Researchers from the Allen Institute for Artificial Intelligence and the University of Washington are getting past this hurdle with a neural network that determines the meaning of a word depending on the context in which it appears.
Reading Forwards and Backwards
NLP models are typically trained with data structured in word vectors, which attach basic elements of language meaning and word syntax to each word. The algorithm assumes that each word has a single vector representation — but that’s not how the English language works.
The researchers broke this assumption with their neural network, called ELMo, which can create an infinite numbers of vectors per word. (ELMo stands for Embeddings from Language Models, not the furry red Sesame Street character, explained Matthew Peters, lead author on the paper.)
To attach vectors for each potential meaning to the word, the team used a bidirectional language model. Regular language models try to predict the next word that will appear in a sentence. If a fragment reads “The people sat down on the …,” the algorithm will predict words like bench or grass.
Making the model bidirectional means it has a second, backwards-looking algorithm that takes the end of a sentence and tries to predict the word that came before it. This is useful when the word a model is trying to parse comes at the start of a sentence, with the relevant context coming later.
“It’s ‘He lies to his teacher’ versus ‘He lies on the sofa,’” said Peters.
To test ELMo’s skill, the team evaluated the algorithm on six different NLP tasks, including sentiment analysis and questions and answers. Compared to previous techniques using the same training data, ELMo got a new state-of-the-art result every time — in some cases with an improvement of 25 percent over the prior leading model.
“In NLP, it is significant to see a single method improve performance for such a wide variety of tasks,” Peters said.
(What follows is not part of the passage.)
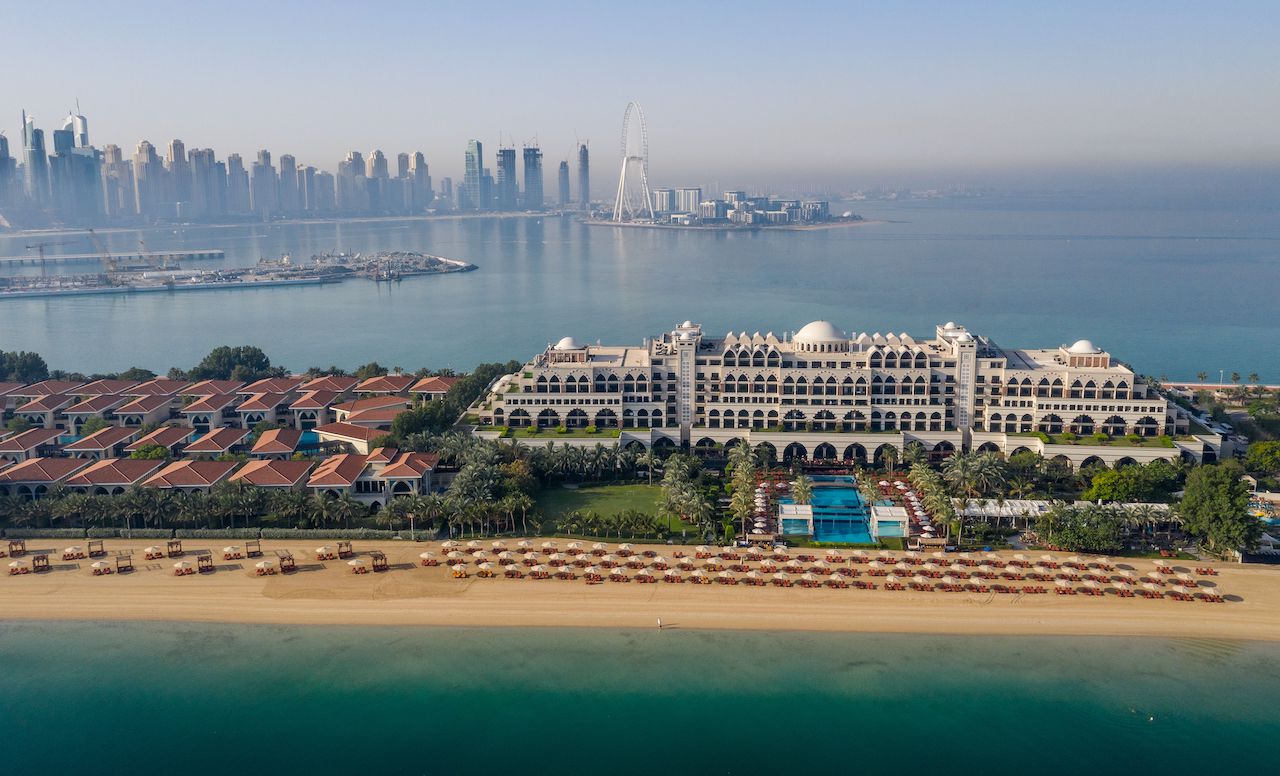 Jumeirah Zabeel Saray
ELMo Takes on the World of Semi-Supervised Learning
With natural language processing, the type of training data matters. A model used for a Q&A system, for instance, can’t be trained on any old text. It typically requires training on a large dataset of annotated question and answer pairs to learn how to properly respond.
Annotating data can be time-consuming and expensive. So the researchers first chose to train ELMo on a large, unlabeled academic dataset of around a billion words, then adapt it to a smaller, annotated dataset for a specific task like Q&A.This method of leveraging lots of unlabeled data in combination with a small portion of labeled data is known as semi-supervised learning.
Reducing the reliance on labeled, annotated data makes it easier for researchers to apply their NLP models to real-world problems.
“In our case, we chose a benchmark unlabeled academic dataset to train the language model,” Peters said. But researchers can modulate the algorithm to work on any other unlabeled dataset as well to suit a field of specialization, like biomedical articles, legal contracts or other languages.
The researchers powered their training and inference with NVIDIA Tesla V100 and K80 GPUs through Amazon Web Services.
In a follow-up paper, the researchers applied the ELMo model to answer geometry questions, using just a few hundred labeled examples. This labeling could take just a few hours of human work, but lead to significant improvements in the NLP model’s performance.
ELMo is available as an open source library. Peters says other NLP researchers are already adopting the model into their own work, including for languages other than English.